Just curious what people are doing (if anything) to get prepared for bikini season...

I've been going on walks with my puppy and _trying_ to eat well. lol


----------



## leenybeeny (Mar 18, 2009)

I joined a gym in December and a personal trainer (which I have been slacking at - boo me), got a new dog last month that I have been walking daily, started going to WW meetings again, and finishing the laser hair removal on my legs 
	

	
	
		
		

		
			





  phew.


----------



## Lissa (Mar 18, 2009)

I've started body brushing daily, and started doing some weight training back in January. Now I am starting WW again to lose some of the fat covering my new muscles that are (hopefully) building underneath. Just started cycling too. 

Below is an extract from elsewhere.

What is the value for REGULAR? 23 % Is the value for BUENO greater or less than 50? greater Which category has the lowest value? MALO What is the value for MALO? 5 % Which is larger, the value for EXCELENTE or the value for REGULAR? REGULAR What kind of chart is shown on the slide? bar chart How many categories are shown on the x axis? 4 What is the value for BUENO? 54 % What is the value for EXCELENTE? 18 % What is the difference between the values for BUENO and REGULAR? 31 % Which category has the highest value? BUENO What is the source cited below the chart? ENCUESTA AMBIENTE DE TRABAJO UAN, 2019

Only 17 weeks until I go to Turkey lol!! I haven't had a holiday in 3 years so I just can't wait. Oh, I have also started to look at bikinis in the shops and online, flip flops etc. So exciting!


----------



## joey444 (Mar 18, 2009)

I've been doing Boot Camp at my gym and eating well.  I have a nine month old so I need to get my tummy back in shape.  And my butt.  And my legs. And my arms....SIGH...oh boy....


----------



## Skin*Deep (Mar 18, 2009)

business as usual here......4 miles every morning, pole dancing 5 times a week, personal trainer three times a week......


----------



## Simply Elegant (Mar 18, 2009)

Same thing I always do. I usually lift 3 times a week and jump rope and run about 4 times a week.


----------



## Belini (Mar 19, 2009)

usual for me, 3 days weights, 3 days cardio

but my diet could be better. i need to stop eating chocolate.


----------



## TISH1124 (Mar 19, 2009)

Gym 3 days a week for weights ...spin class and water aerobics for cardio


----------



## kittykit (Mar 19, 2009)

I do 40mins cardio 3 times plus 20mins of weight training twice a week and 2 Yoga classes.


----------